---------- Text to read ----------

Humanism and Libraries: An Essay on the Philosophy of Librarianship
Preface and Introduction
from Humanism and Libraries: An Essay on the Philosophy of Librarianship
Preface
André Cossette, a librarian in Quebec, Canada, wrote the text presented here as an investigation of the foundations of the library profession. As you will see in his acknowledgments, it was written as part of a graduate program in Library Science at the University of Montreal. It was published in book form in 1976 by ASTED (L’Association pour l’avancement des sciences et des techniques de la documentation, more or less Quebec’s version of the Special Libraries Association), under the title, Humanisme et bibliothéques: Essay sur la philosophie de la bibliothéconomie. Mr. Cossette, I very much regret to say, is no longer alive to accept my praise for his essay and to respond to questions and comments.
This text may strike many readers as an oddity during the present Library 2.0 era, when our discourse is so preoccupied with issues that had not yet been imagined at the time of its original publication. It was written in a very different context, and it asks basic, philosophical questions about the profession that don’t occur to most American librarians to ask. Therefore, I feel that it rests on me to explain why librarians today ought to read Cossette’s little book on library philosophy.
Unlike many of the books published by this press, the overall statement that Cossette’s book makes is not radical (except insofar as it insists on the need for a carefully thought out philosophical underpinning for professional practice). Most of what it says would be met with agreement by mainstream American librarians who cut their teeth in library school and libraries at the time of its writing or in the decades that followed. However, if I am not mistaken, many readers may recognize in it ideas that are present within their own practice but which they have not before seen expressed in a systematic way. Cossette’s intention was to build a foundation for the practice of librarianship that was a simple, solid and comprehensive structure, and not a mixture of diverse ideas that sound appealing but are never thought through one against another. This is not a familiar approach for American librarians. We tend to find our philosophical foundations, such as they are, in inspiring statements of ideals that become fuzzy when inspected closely or juxtaposed, but find them useful enough to keep us going. We are generally not concerned with their logical connections or lack of connections.

---------- Listed records ----------

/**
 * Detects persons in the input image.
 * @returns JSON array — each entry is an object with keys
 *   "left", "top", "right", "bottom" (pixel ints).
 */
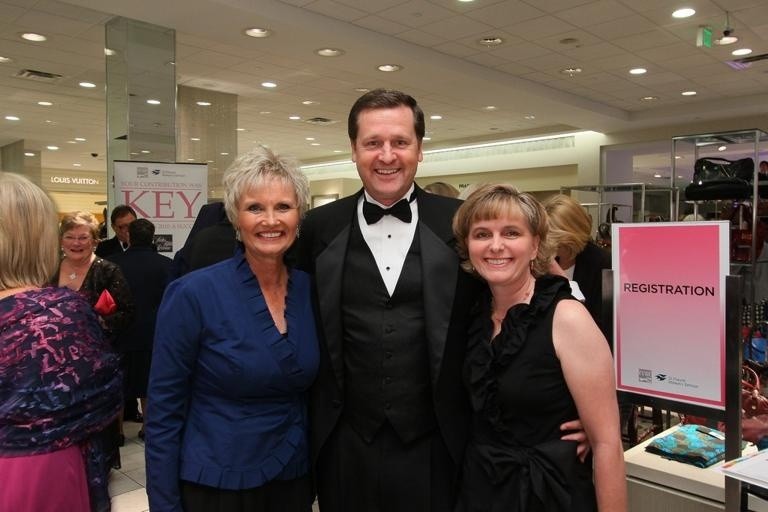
[
  {"left": 298, "top": 84, "right": 590, "bottom": 512},
  {"left": 757, "top": 160, "right": 768, "bottom": 198},
  {"left": 105, "top": 216, "right": 173, "bottom": 442},
  {"left": 541, "top": 192, "right": 602, "bottom": 341},
  {"left": 0, "top": 172, "right": 128, "bottom": 512},
  {"left": 50, "top": 210, "right": 132, "bottom": 451},
  {"left": 448, "top": 182, "right": 630, "bottom": 512},
  {"left": 146, "top": 143, "right": 325, "bottom": 512},
  {"left": 95, "top": 203, "right": 140, "bottom": 422}
]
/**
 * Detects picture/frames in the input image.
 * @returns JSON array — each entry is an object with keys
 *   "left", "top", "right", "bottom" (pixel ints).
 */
[{"left": 311, "top": 192, "right": 340, "bottom": 209}]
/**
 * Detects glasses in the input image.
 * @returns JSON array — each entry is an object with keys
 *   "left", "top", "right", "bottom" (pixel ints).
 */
[
  {"left": 113, "top": 223, "right": 129, "bottom": 230},
  {"left": 64, "top": 234, "right": 92, "bottom": 242}
]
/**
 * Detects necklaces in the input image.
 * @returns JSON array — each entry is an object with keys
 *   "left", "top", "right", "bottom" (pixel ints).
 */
[
  {"left": 492, "top": 275, "right": 532, "bottom": 322},
  {"left": 64, "top": 257, "right": 92, "bottom": 280}
]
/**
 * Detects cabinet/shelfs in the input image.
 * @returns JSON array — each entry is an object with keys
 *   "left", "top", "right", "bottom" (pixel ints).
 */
[
  {"left": 669, "top": 127, "right": 767, "bottom": 327},
  {"left": 557, "top": 182, "right": 679, "bottom": 252}
]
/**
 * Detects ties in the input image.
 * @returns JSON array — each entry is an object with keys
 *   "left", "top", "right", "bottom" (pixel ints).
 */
[{"left": 356, "top": 198, "right": 414, "bottom": 227}]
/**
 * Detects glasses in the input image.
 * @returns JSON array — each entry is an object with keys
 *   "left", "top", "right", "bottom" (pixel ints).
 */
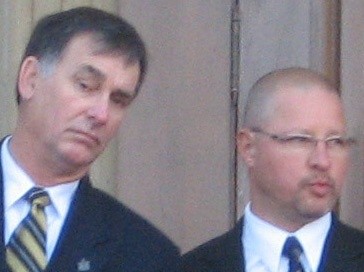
[{"left": 249, "top": 128, "right": 358, "bottom": 160}]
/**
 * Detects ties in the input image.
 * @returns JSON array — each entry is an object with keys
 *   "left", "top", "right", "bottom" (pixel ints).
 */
[
  {"left": 6, "top": 187, "right": 50, "bottom": 272},
  {"left": 282, "top": 236, "right": 305, "bottom": 272}
]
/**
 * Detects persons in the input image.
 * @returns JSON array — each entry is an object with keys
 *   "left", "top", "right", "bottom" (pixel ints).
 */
[
  {"left": 176, "top": 66, "right": 364, "bottom": 272},
  {"left": 0, "top": 6, "right": 182, "bottom": 272}
]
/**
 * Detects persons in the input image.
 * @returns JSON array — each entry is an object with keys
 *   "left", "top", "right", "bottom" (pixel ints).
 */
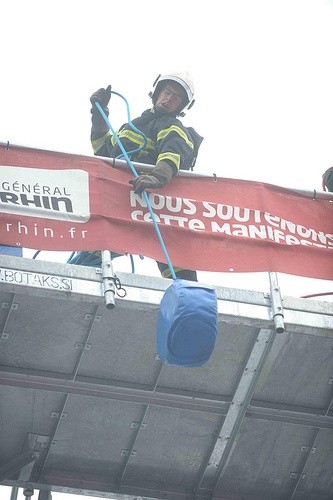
[
  {"left": 322, "top": 166, "right": 333, "bottom": 193},
  {"left": 66, "top": 74, "right": 198, "bottom": 283}
]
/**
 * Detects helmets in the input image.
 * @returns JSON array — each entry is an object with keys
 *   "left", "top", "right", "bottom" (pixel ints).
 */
[{"left": 148, "top": 72, "right": 196, "bottom": 117}]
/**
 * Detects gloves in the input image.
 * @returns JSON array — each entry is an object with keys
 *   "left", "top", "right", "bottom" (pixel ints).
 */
[
  {"left": 129, "top": 161, "right": 174, "bottom": 194},
  {"left": 90, "top": 85, "right": 112, "bottom": 132}
]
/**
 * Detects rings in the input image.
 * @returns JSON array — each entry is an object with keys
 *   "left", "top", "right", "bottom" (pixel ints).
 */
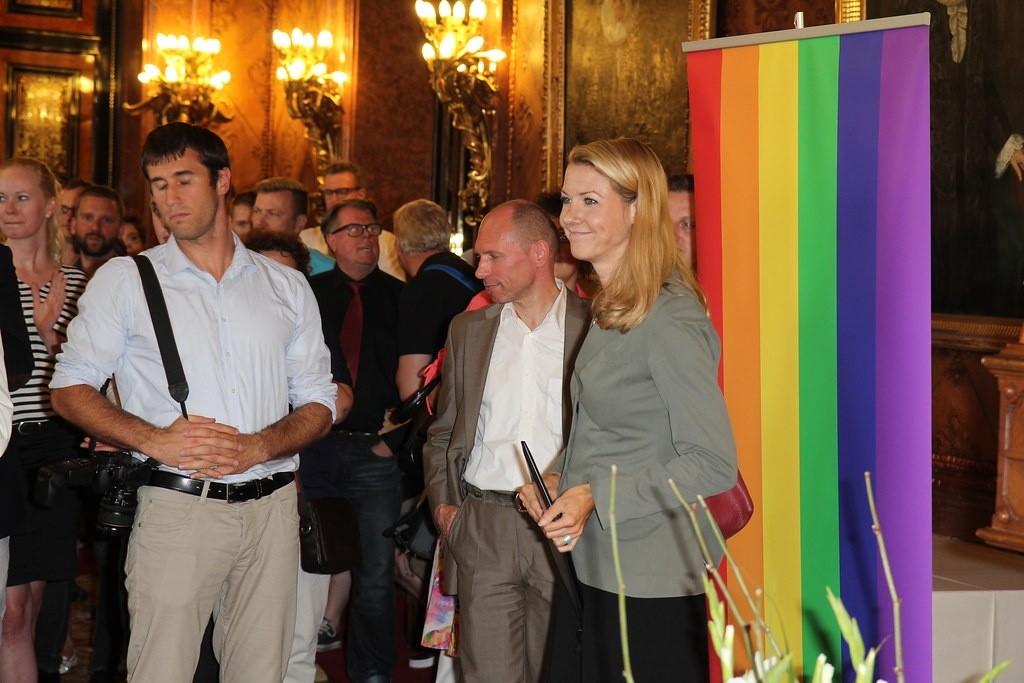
[{"left": 562, "top": 534, "right": 572, "bottom": 544}]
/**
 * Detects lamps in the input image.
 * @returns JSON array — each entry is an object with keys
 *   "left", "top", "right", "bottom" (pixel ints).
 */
[
  {"left": 120, "top": 33, "right": 233, "bottom": 131},
  {"left": 274, "top": 29, "right": 347, "bottom": 221},
  {"left": 414, "top": 0, "right": 506, "bottom": 226}
]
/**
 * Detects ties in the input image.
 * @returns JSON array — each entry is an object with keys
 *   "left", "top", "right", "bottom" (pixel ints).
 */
[{"left": 340, "top": 277, "right": 373, "bottom": 403}]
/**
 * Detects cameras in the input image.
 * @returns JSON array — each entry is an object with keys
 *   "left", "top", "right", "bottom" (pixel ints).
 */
[{"left": 38, "top": 450, "right": 139, "bottom": 535}]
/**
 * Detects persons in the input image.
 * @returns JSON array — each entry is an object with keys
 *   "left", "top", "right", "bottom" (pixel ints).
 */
[
  {"left": 0, "top": 159, "right": 696, "bottom": 683},
  {"left": 48, "top": 123, "right": 338, "bottom": 683},
  {"left": 519, "top": 138, "right": 738, "bottom": 683}
]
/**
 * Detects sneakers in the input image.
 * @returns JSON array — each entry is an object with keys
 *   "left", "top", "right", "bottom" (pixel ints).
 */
[{"left": 317, "top": 619, "right": 342, "bottom": 651}]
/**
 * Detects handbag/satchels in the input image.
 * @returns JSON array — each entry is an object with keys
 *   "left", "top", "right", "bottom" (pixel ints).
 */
[
  {"left": 297, "top": 499, "right": 362, "bottom": 575},
  {"left": 702, "top": 467, "right": 753, "bottom": 540}
]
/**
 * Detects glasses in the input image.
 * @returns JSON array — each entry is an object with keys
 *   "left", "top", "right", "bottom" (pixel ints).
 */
[
  {"left": 324, "top": 187, "right": 361, "bottom": 195},
  {"left": 328, "top": 224, "right": 383, "bottom": 237},
  {"left": 62, "top": 205, "right": 75, "bottom": 214}
]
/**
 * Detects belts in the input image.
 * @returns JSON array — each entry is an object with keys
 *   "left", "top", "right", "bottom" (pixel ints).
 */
[
  {"left": 142, "top": 467, "right": 296, "bottom": 504},
  {"left": 460, "top": 475, "right": 529, "bottom": 513},
  {"left": 11, "top": 419, "right": 71, "bottom": 435}
]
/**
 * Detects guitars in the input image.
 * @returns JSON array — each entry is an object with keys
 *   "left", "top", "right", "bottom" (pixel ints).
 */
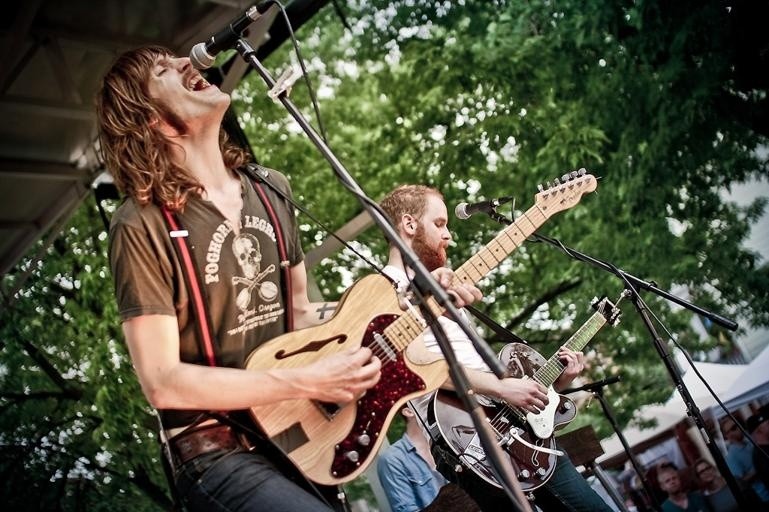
[
  {"left": 243, "top": 168, "right": 598, "bottom": 485},
  {"left": 427, "top": 296, "right": 623, "bottom": 498}
]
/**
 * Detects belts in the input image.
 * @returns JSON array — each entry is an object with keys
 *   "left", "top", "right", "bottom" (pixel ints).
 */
[{"left": 164, "top": 424, "right": 238, "bottom": 468}]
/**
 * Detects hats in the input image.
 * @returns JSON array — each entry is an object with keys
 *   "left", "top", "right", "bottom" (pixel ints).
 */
[{"left": 744, "top": 415, "right": 767, "bottom": 435}]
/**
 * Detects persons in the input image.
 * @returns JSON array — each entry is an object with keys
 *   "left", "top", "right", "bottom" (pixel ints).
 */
[
  {"left": 377, "top": 182, "right": 614, "bottom": 512},
  {"left": 379, "top": 400, "right": 481, "bottom": 512},
  {"left": 92, "top": 43, "right": 485, "bottom": 512},
  {"left": 606, "top": 401, "right": 769, "bottom": 512}
]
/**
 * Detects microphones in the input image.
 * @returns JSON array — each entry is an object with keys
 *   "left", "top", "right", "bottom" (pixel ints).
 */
[
  {"left": 454, "top": 195, "right": 513, "bottom": 220},
  {"left": 189, "top": 0, "right": 276, "bottom": 70}
]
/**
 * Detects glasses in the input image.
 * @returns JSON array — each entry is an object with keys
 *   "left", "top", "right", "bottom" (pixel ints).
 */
[
  {"left": 697, "top": 466, "right": 711, "bottom": 475},
  {"left": 725, "top": 424, "right": 737, "bottom": 434}
]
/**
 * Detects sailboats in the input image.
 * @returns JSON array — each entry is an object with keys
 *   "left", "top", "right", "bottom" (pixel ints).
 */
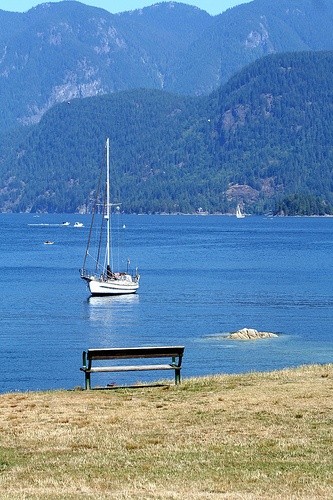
[
  {"left": 236, "top": 205, "right": 245, "bottom": 218},
  {"left": 79, "top": 137, "right": 142, "bottom": 297}
]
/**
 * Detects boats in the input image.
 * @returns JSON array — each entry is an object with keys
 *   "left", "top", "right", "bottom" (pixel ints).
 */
[
  {"left": 74, "top": 221, "right": 84, "bottom": 227},
  {"left": 43, "top": 240, "right": 54, "bottom": 245},
  {"left": 62, "top": 221, "right": 70, "bottom": 226}
]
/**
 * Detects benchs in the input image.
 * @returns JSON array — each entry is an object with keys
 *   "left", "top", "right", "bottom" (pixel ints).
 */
[{"left": 79, "top": 347, "right": 182, "bottom": 391}]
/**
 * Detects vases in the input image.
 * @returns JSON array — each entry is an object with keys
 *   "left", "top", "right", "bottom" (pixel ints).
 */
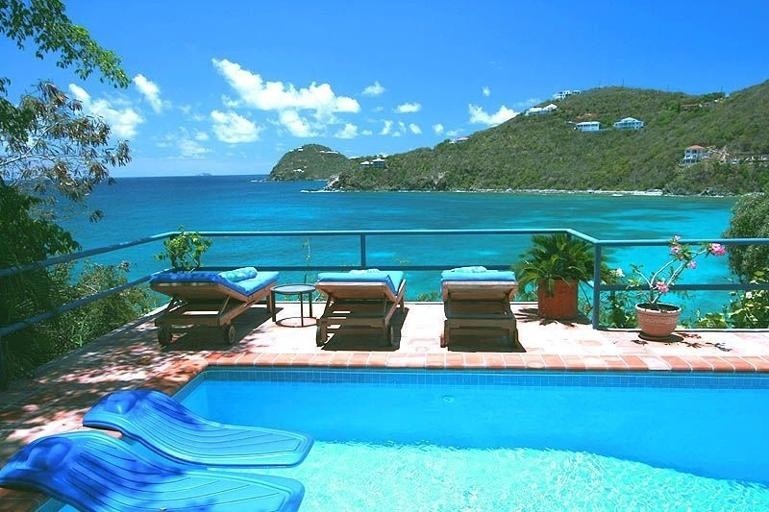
[{"left": 634, "top": 303, "right": 682, "bottom": 341}]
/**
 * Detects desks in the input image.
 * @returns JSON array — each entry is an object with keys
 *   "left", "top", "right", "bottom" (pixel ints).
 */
[{"left": 269, "top": 283, "right": 317, "bottom": 327}]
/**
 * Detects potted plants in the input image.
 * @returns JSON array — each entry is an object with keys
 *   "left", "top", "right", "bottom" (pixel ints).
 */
[{"left": 512, "top": 231, "right": 618, "bottom": 321}]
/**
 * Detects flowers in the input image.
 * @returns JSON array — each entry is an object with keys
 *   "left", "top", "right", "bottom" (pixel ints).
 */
[{"left": 626, "top": 234, "right": 726, "bottom": 310}]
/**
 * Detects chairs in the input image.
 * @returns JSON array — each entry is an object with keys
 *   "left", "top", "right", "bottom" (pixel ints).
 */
[
  {"left": 441, "top": 267, "right": 517, "bottom": 348},
  {"left": 149, "top": 270, "right": 280, "bottom": 344},
  {"left": 313, "top": 270, "right": 406, "bottom": 349}
]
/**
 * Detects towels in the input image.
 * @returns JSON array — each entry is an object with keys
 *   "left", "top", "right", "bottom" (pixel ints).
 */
[{"left": 219, "top": 266, "right": 257, "bottom": 282}]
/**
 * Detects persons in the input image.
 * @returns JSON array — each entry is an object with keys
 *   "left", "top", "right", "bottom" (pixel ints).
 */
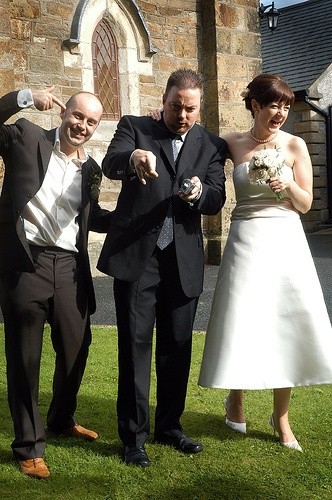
[
  {"left": 197, "top": 73, "right": 332, "bottom": 453},
  {"left": 95, "top": 69, "right": 226, "bottom": 466},
  {"left": 0, "top": 86, "right": 111, "bottom": 479}
]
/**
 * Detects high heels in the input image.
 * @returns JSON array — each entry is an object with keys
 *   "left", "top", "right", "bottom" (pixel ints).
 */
[
  {"left": 224, "top": 396, "right": 247, "bottom": 433},
  {"left": 270, "top": 414, "right": 303, "bottom": 453}
]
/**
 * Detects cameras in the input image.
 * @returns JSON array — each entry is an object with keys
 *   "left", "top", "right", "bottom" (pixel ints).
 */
[{"left": 179, "top": 178, "right": 196, "bottom": 195}]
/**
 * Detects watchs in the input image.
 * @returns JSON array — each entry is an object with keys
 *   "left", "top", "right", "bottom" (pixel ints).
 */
[{"left": 191, "top": 183, "right": 203, "bottom": 203}]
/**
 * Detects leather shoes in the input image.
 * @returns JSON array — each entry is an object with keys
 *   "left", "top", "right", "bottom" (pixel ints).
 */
[
  {"left": 124, "top": 445, "right": 150, "bottom": 468},
  {"left": 152, "top": 433, "right": 203, "bottom": 455}
]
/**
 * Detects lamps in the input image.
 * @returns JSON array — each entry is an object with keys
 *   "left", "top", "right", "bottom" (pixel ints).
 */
[{"left": 258, "top": 2, "right": 281, "bottom": 35}]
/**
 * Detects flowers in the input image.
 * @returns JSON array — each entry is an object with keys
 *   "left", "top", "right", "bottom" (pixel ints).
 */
[
  {"left": 78, "top": 164, "right": 101, "bottom": 199},
  {"left": 248, "top": 145, "right": 284, "bottom": 201},
  {"left": 240, "top": 88, "right": 250, "bottom": 101}
]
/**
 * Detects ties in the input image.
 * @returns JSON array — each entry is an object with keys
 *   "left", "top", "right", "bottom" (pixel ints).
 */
[{"left": 156, "top": 134, "right": 180, "bottom": 250}]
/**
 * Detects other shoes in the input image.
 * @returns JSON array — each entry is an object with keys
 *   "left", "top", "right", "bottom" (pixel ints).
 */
[
  {"left": 18, "top": 458, "right": 51, "bottom": 479},
  {"left": 63, "top": 423, "right": 99, "bottom": 440}
]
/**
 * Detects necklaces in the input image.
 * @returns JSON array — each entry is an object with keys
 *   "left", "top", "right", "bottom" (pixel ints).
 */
[{"left": 250, "top": 126, "right": 278, "bottom": 143}]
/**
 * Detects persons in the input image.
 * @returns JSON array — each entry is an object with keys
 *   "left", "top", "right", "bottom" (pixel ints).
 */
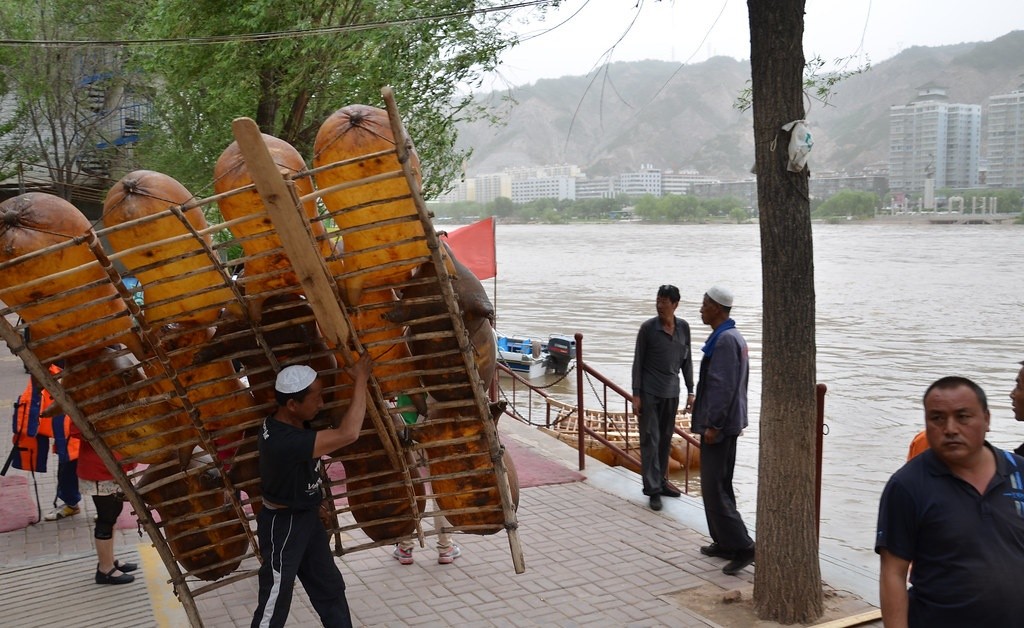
[
  {"left": 44, "top": 415, "right": 82, "bottom": 520},
  {"left": 630, "top": 284, "right": 695, "bottom": 510},
  {"left": 78, "top": 433, "right": 138, "bottom": 583},
  {"left": 391, "top": 384, "right": 461, "bottom": 564},
  {"left": 1008, "top": 361, "right": 1024, "bottom": 457},
  {"left": 689, "top": 287, "right": 757, "bottom": 576},
  {"left": 874, "top": 376, "right": 1024, "bottom": 628},
  {"left": 251, "top": 351, "right": 373, "bottom": 628}
]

----------

* **Set exercise A**
Please output the passage from the preface on library philosophy, from "This text may" to "on library philosophy.", word for word.
* **Set exercise B**
Filter the entries and keep every line that contains the string "shoes".

* **Correct result A**
This text may strike many readers as an oddity during the present Library 2.0 era, when our discourse is so preoccupied with issues that had not yet been imagined at the time of its original publication. It was written in a very different context, and it asks basic, philosophical questions about the profession that don’t occur to most American librarians to ask. Therefore, I feel that it rests on me to explain why librarians today ought to read Cossette’s little book on library philosophy.

* **Correct result B**
 * Detects leather shoes in the input image.
 * Detects other shoes in the input image.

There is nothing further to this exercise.